For decades, it was the official position of the U.S. Government that torture (defined to include the techniques approved by the current Administration) was counter-productive, wrong, and a violation of both domestic and international law. I think that the case against torture was well made by General Petraeus in the letter that I wrote about in this post:

Some may argue that we would be more effective if we sanctioned torture or other expedient methods to obtain information from the enemy. They would be wrong. Beyond the basic fact that such actions are illegal, history shows that they also are frequently neither useful nor necessary. Certainly, extreme physical action can make someone “talk”; however, what the individual says may be of questionable value. In fact our experience in applying the interrogation standards laid out in the Army Field Manual (2-22.3) on Human Intelligence Collector Operations that was published last year shows that the techniques in the manual work effectively and humanely in eliciting information from detainees.

We are, indeed, warriors. We train to kill our enemies. We are engaged in combat, we must pursue the enemy relentlessly, and we must be violent at times. What sets us apart from our enemies in this fight, however, is how we behave. In everything we do, we must observe the standards and values that dictate that we treat noncombatants and detainees with dignity and respect.

What was especially surprising to me is that the greatest enthusiasm for torture seemed to come from those who most emphasis their faith--Brownback and Huckelbee. How one can defend torture as consistent with Christian ethics is beyond me.

I think this Washington Post editorial is right on:



THE REPUBLICAN presidential candidates were asked at their debate in South Carolina on Tuesday about "a million-to-one scenario" involving the interrogation of suspected foreign terrorists. Only one in 10 got it right.

That one would be Sen. John McCain (Ariz.), the only presidential candidate who has experienced torture. "Torture" is Mr. McCain's correct description of the "enhanced interrogation techniques" that President Bush authorized the CIA to use on captured members of al-Qaeda -- methods that soon spread to the military prison at Guantanamo Bay, and then to Afghanistan and Iraq. Until Mr. McCain succeeded in passing a legislative restriction two years ago, the methods included "waterboarding," or simulated drowning, an ancient torture technique that every U.S. government before the Bush administration considered illegal and immoral.


The scenario posited by questioner Brit Hume supposed that, after suicide attacks in several U.S. cities, a group of attackers believed to know about further strikes was captured off the coast of Florida and taken to Guantanamo. "How aggressively would you interrogate . . . ?" Mr. Hume asked. Mr. McCain answered that in that extreme and most unlikely situation, "I, as the president of the United States, would take that responsibility" for determining interrogation methods. But, he added, "We could never gain as much from that torture as we lose in world opinion."
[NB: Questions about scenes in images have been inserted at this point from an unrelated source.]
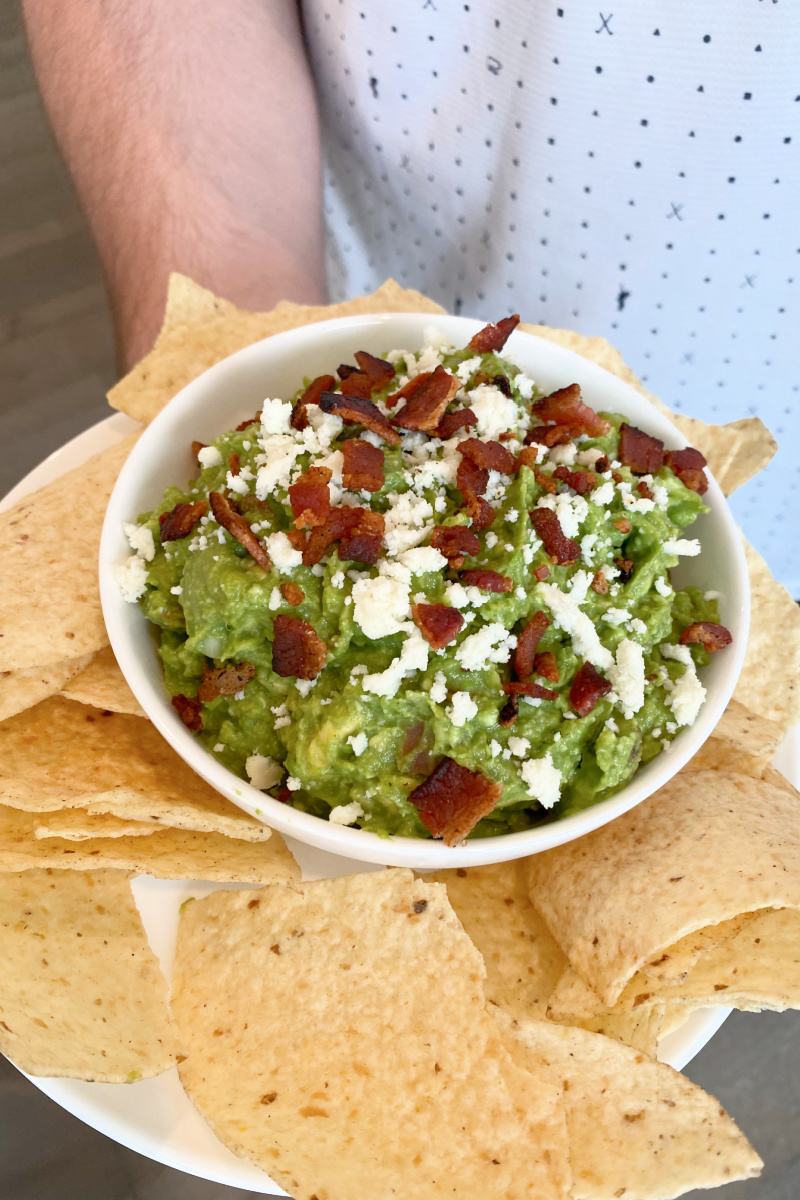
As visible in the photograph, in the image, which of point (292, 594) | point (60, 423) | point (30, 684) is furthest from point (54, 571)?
point (60, 423)

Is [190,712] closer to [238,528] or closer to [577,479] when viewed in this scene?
[238,528]

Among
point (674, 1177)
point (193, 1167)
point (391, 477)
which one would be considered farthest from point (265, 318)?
point (674, 1177)

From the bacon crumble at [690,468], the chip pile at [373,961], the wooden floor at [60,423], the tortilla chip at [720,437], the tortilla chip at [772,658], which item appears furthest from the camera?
the wooden floor at [60,423]

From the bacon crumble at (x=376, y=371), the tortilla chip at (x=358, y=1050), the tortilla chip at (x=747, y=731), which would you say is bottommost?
the tortilla chip at (x=358, y=1050)

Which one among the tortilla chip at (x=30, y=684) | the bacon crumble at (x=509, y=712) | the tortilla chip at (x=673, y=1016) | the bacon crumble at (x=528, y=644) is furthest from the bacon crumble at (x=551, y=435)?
the tortilla chip at (x=673, y=1016)

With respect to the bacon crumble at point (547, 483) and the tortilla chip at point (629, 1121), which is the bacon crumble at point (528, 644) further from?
the tortilla chip at point (629, 1121)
The senator's words carried the weight not only of his own experience but that of the Bush administration, which has all but destroyed U.S. standing in many parts of the world because of the human rights abuses at Guantanamo, at Iraq's Abu Ghraib and in the CIA's secret prisons. Yet Mr. McCain's rivals seem to have learned nothing from this history. Rudy Giuliani said he would tell interrogators to use "every method they could think of," including waterboarding. Nonsensically, he added, "I've seen what can happen when you make a mistake about this," though prisoner interrogations had nothing to do with the attacks of Sept. 11, 2001.



Mitt Romney, noting that "some people" have said we ought to close Guantanamo, boasted that "we ought to double Guantanamo," presumably doubling the international damage. He added that he liked to have suspects in Guantanamo because "they don't get the access to lawyers they get when they're on our soil." In fact, even President Bush has said he'd like to close Guantanamo; and his administration recently retreated from an attempt to curtail lawyers' access to the Guantanamo prisoners.
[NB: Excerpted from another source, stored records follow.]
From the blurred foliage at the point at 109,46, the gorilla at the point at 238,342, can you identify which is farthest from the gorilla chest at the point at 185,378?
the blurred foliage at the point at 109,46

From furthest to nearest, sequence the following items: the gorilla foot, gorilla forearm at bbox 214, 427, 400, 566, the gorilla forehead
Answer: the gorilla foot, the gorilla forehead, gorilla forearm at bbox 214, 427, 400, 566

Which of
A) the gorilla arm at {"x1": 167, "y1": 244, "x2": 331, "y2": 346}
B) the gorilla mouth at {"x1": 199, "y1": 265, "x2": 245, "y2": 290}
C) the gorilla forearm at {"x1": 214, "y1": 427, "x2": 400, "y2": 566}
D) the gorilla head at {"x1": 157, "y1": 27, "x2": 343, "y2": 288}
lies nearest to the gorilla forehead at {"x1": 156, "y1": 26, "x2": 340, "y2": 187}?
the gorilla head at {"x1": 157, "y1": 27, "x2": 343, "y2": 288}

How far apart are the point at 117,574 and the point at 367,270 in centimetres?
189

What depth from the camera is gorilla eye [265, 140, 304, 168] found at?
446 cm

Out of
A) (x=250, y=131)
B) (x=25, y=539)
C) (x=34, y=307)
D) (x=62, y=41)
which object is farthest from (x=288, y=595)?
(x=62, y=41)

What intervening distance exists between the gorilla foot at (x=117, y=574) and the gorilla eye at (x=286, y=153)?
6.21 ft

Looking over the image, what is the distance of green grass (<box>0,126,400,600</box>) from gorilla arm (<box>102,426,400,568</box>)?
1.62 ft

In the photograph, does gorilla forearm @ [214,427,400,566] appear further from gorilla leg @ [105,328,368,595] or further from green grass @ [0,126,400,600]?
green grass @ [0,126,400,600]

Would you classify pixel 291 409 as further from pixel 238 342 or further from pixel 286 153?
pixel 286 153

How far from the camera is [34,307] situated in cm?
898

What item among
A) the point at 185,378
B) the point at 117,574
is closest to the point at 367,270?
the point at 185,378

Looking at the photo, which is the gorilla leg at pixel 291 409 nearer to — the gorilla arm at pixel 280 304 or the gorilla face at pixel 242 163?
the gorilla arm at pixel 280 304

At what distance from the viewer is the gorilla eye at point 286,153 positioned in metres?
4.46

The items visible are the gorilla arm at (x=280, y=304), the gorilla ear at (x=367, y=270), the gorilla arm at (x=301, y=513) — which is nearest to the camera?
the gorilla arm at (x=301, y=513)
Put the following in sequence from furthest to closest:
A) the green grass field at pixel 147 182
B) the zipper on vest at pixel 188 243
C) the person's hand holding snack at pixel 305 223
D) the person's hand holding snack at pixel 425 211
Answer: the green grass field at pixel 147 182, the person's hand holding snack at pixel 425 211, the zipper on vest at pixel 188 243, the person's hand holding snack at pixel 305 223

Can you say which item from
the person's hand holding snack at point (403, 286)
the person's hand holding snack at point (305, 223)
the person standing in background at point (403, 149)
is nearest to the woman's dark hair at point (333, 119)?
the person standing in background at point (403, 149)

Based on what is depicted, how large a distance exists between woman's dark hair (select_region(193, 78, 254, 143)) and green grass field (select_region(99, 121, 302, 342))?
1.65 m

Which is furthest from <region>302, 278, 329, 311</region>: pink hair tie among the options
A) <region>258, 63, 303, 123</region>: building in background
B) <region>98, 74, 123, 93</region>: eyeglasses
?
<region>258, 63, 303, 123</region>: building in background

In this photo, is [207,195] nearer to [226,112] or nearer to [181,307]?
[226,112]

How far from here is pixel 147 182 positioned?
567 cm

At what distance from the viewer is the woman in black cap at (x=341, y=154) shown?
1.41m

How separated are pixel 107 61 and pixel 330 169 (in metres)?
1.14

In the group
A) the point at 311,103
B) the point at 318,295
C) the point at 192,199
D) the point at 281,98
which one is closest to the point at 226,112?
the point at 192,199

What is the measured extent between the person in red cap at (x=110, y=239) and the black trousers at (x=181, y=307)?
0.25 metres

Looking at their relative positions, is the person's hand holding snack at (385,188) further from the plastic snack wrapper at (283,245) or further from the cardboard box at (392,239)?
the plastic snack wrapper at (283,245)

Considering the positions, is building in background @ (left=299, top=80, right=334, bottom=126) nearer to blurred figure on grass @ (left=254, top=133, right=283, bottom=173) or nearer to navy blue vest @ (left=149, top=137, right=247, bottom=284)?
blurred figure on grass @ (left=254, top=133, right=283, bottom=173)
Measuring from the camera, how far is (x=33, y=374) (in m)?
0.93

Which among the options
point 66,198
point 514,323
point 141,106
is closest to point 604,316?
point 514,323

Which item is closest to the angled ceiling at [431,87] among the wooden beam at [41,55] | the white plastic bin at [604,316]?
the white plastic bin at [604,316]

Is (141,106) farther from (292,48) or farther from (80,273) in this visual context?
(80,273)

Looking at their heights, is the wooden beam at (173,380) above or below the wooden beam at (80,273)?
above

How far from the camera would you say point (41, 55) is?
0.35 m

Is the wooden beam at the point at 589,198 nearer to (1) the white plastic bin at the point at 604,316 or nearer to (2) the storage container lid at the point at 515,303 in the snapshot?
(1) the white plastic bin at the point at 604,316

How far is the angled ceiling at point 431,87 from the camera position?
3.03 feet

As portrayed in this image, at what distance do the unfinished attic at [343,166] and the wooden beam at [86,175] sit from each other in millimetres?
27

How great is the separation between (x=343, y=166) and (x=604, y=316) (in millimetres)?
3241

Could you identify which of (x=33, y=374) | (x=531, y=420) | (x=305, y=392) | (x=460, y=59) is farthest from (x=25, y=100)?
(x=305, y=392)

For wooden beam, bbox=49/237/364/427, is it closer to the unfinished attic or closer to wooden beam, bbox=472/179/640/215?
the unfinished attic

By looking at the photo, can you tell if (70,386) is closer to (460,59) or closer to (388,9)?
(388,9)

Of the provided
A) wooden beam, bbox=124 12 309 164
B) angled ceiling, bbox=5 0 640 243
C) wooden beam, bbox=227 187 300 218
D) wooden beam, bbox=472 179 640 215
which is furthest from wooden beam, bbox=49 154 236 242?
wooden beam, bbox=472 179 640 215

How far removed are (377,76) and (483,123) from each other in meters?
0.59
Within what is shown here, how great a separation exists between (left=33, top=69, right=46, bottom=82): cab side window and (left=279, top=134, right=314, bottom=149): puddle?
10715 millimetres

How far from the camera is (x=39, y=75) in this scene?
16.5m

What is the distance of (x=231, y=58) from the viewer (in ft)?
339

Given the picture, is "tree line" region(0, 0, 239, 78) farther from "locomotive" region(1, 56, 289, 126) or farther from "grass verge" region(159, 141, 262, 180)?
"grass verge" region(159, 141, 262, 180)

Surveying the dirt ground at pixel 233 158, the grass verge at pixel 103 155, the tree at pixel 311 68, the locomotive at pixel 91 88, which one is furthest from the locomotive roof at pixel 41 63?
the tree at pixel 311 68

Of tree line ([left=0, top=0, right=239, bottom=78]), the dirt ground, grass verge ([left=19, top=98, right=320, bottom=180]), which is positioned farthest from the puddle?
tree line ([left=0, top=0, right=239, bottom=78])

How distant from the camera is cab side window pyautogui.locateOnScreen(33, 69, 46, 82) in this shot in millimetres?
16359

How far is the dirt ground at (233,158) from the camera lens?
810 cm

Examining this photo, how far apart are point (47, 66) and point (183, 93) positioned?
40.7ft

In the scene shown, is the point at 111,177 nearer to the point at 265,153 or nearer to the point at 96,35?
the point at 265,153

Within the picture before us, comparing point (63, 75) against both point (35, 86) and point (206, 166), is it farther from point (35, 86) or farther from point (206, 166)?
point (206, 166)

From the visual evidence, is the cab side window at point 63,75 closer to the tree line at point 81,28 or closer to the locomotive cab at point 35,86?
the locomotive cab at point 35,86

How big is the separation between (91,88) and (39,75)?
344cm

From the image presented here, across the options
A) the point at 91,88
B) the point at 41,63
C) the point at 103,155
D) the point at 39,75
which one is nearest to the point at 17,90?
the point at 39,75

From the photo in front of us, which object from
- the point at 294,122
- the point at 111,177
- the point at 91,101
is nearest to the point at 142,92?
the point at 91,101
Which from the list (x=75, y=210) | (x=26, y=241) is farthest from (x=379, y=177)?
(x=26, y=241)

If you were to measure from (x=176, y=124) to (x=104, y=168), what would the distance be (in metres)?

Does Mr. Romney think the president has gone soft on terrorism? More likely, he and most of the other GOP candidates are calculating that they can curry favor with voters by promising that torture will be a tool of their presidential administrations. Let's hope they are wrong. As Mr. McCain put it, "It's not about the terrorists, it's about us. It's about what kind of country we are."


Read it all.

One final thought: Until this war, it was generally the case that it was our soldiers that faced the prospect of torture at the hands of the enemy. It was our Government that reminded the enemy of the obligations under the Geneva Convention. Do you have any doubt in your mind that we would have objected had our soldiers been subjected to "enhanced interrogation techniques" such as water boarding?

And do you have any doubt that sometime in the near future some unfortunate soldier in some distant war will regret the day that his Government informed the world that waterboarding is not torture?

Comments

Unknown said…
Chuck, people again seem to be leaving out comments by Ron Paul, a Republican candidate who is both against the war and against torture. He wrote a piece for LewRockwell.com back in 1994. Here's a quote from it:

"Legal issues aside, the American people and government should never abide the use of torture by our military or intelligence agencies. A decent society never accepts or justifies torture. It dehumanizes both torturer and victim, yet seldom produces reliable intelligence. Torture by rogue American troops or agents puts all Americans at risk, especially our rank-and-file soldiers stationed in dozens of dangerous places around the globe."

- from http://www.lewrockwell.com/paul/paul185.html

I've heard a lot of news people, especially on Fox News, gloss over a lot of this, as they seem to be focusing on their own self-labeled "front-runner" candidates while openly saying that the so-called "second-tier" Republican candidates are only useful for occasionally jabbing those the media considers to be viable contenders.

I find it refreshing that we are seeing hard, unwavering opposition to the war in all of its disgusting manifestations coming from both Republicans and Democrats.
Chuck Blanchard said…
Martin:

Yiu are quirte right. Ron Paul was the only GOP candidate to join with McCain to oppose torture, and he is the only GOP candidate opped to the war.

Actually, lately the GOP establishment seems to be in all out attack mode on Ron Paul. His comments on Tuesday seem to have struck a nerve.